The NLRB’s San Manuel decision is improper and not in keeping with the governmental standing of American Indian and Alaska Native Tribes.  Congress needs to rectify the Board’s flawed decision and the Tribal Labor Sovereignty Act is the best course of action to correct this erroneous interpretation of the NRLA.

The House bill (H.R.511) is a bi-partisan bill, with 55 co-sponsors including several Democrats.  It would properly add tribal governments to the list of other governments specifically excluded from the definition of “employer” in the NLRA and re-instate Congress’ initial intent when it first passed the NLRA in 1935.  The Senate version (S. 248) has a dozen sponsors.
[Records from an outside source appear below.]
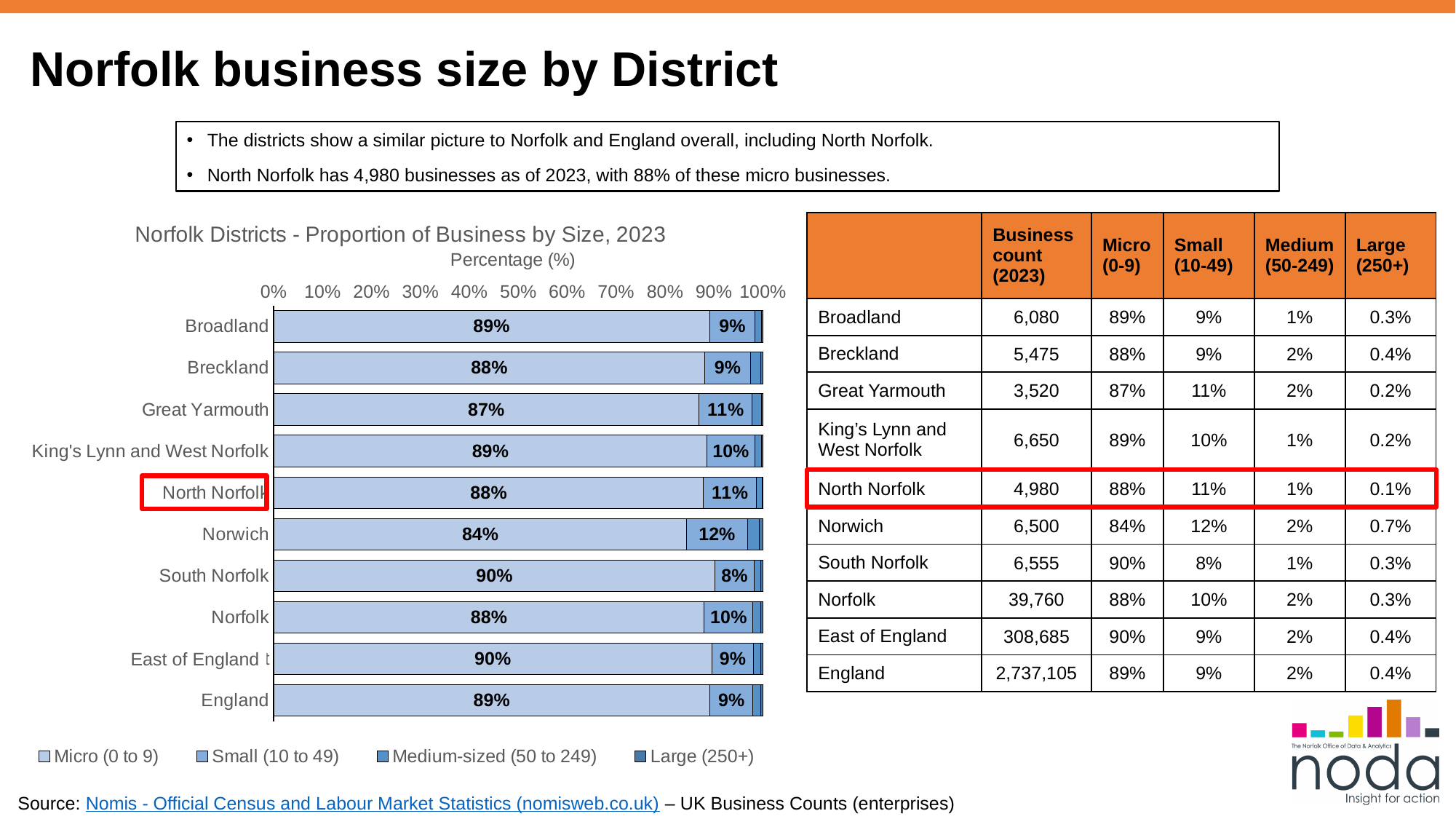
Is the Micro (0 to 9) value for Norwich greater or less than 80%? greater What is the difference between the Micro percentage for South Norfolk and the Micro percentage for Norwich? 6% What is the Micro (0 to 9) percentage for North Norfolk on the chart? 88% What type of chart is shown on the slide? Stacked bar chart How many series does the chart legend list? 4 How many categories (areas) are plotted on the chart? 10 Which is larger on the chart: the Small (10 to 49) percentage for North Norfolk or for South Norfolk? North Norfolk Which area has the lowest Micro (0 to 9) percentage on the chart? Norwich Which area has the highest Small (10 to 49) percentage on the chart? Norwich What is the Small (10 to 49) percentage for Great Yarmouth on the chart? 11% What is the title of the chart? Norfolk Districts - Proportion of Business by Size, 2023 What is the Micro (0 to 9) percentage for Norwich on the chart? 84%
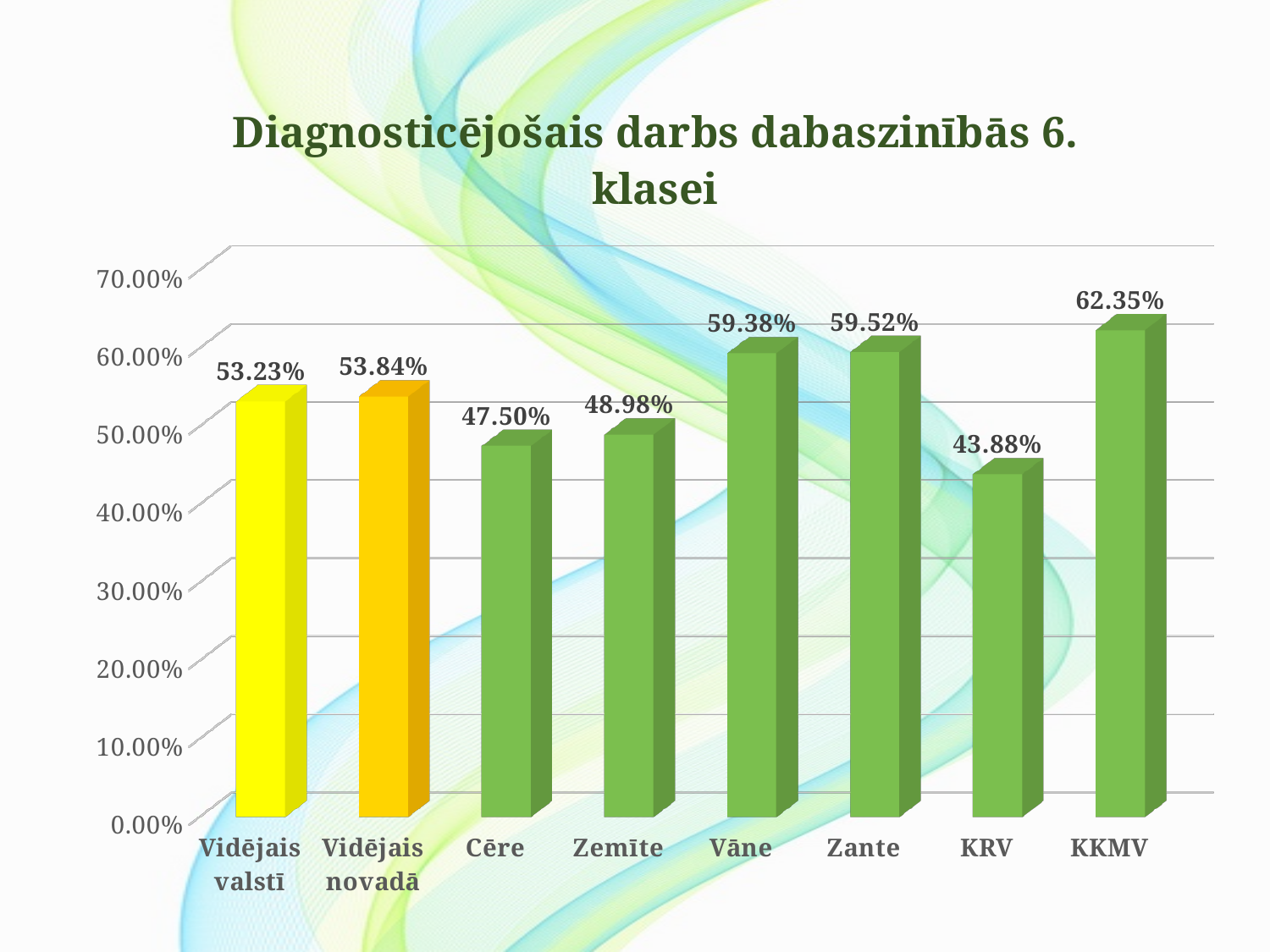
What is the difference between the values for Vidējais novadā and Vidējais valstī? 0.61% What is the title of the chart? Diagnosticējošais darbs dabaszinībās 6. klasei Which is larger, the value for Cēre or the value for Zemīte? Zemīte How many categories are shown on the x axis? 8 What kind of chart is shown on the slide? bar chart Which category has the lowest value? KRV Which category has the highest value? KKMV What is the value for KRV? 43.88% What is the difference between the values for KKMV and KRV? 18.47% What is the value for Vidējais valstī? 53.23% Is the value for Vāne greater or less than 50.00%? greater What is the value for KKMV? 62.35%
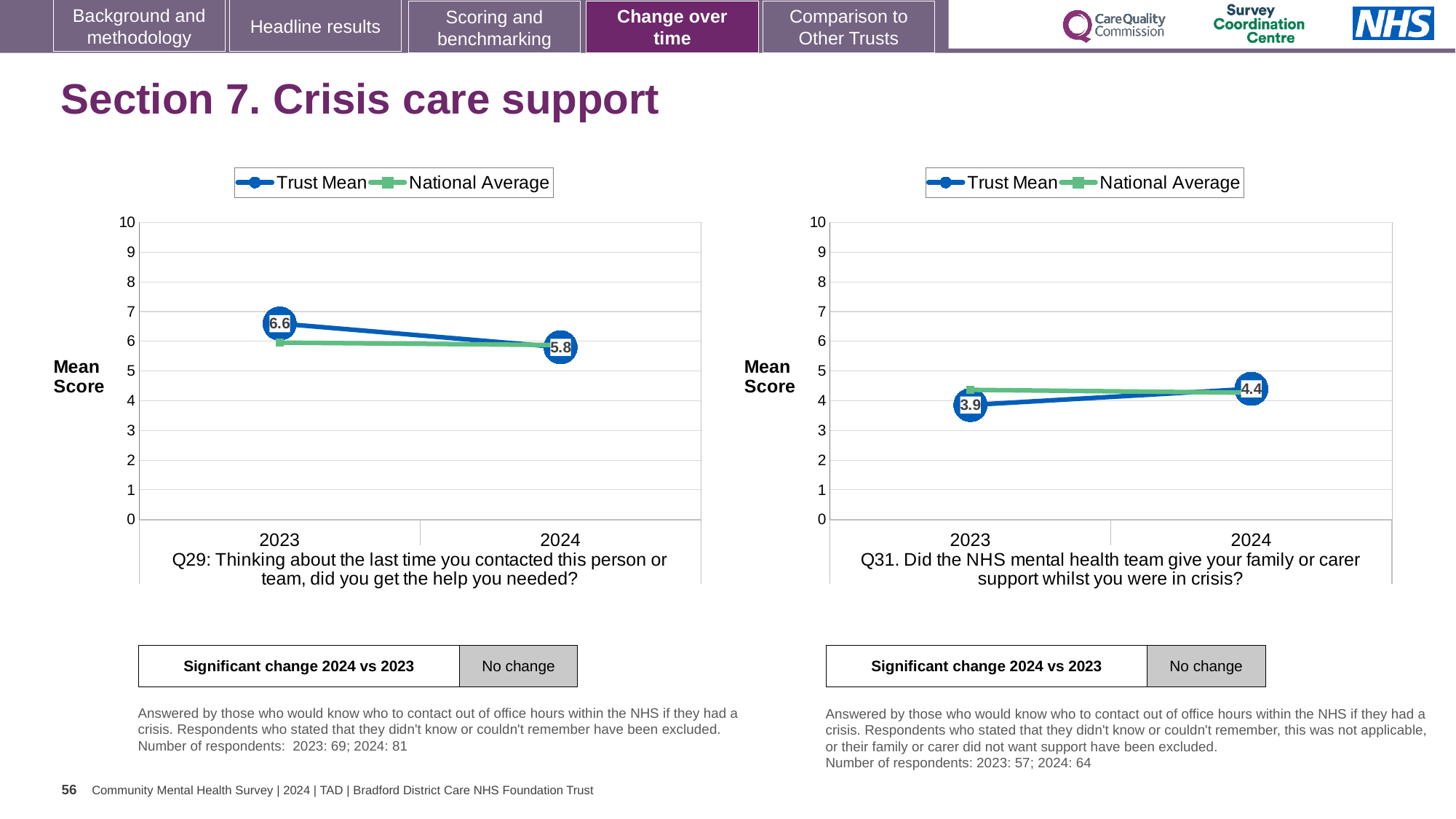
In the Q31 chart on the right, does the Trust Mean rise or fall from 2023 to 2024? rise In the Q29 chart on the left, by how much did the Trust Mean fall from 2023 to 2024? 0.8 In the Q31 chart on the right, is the National Average for 2023 greater or less than 4? greater In the Q31 chart on the right, by how much did the Trust Mean rise from 2023 to 2024? 0.5 What kind of chart is the Q31 chart on the right? line chart In the Q29 chart on the left, which is higher in 2023, the Trust Mean or the National Average? Trust Mean How many series does the legend of the Q29 chart on the left list? 2 In the Q29 chart on the left, what is the Trust Mean for 2024? 5.8 In the Q29 chart on the left, does the Trust Mean rise or fall from 2023 to 2024? fall In the Q31 chart on the right, what is the Trust Mean for 2024? 4.4 In the Q31 chart on the right, what is the Trust Mean for 2023? 3.9 In the Q29 chart on the left, what is the Trust Mean for 2023? 6.6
Tribal sovereignty means respecting tribal authority and decision-making when it comes to the operation of our governments. This important legislation  is supported by close to 100 Indian tribes and Indian organizations across the country, including the National Congress of American Indians, the National American Indian Housing Council, the Inter-Tribal Timber Council, and others.

It is long past time for Congress to provide corrective guidance to the NLRB and provide parity to tribal governments.  Congress should pass, and President Obama should sign, the Tribal Labor Sovereignty Act.

Allen is chairman/CEO of the Jamestown S’Klallam Tribe in Sequim, Washington, and Melendez is chairman of the Reno-Sparks Indian Colony of Nevada.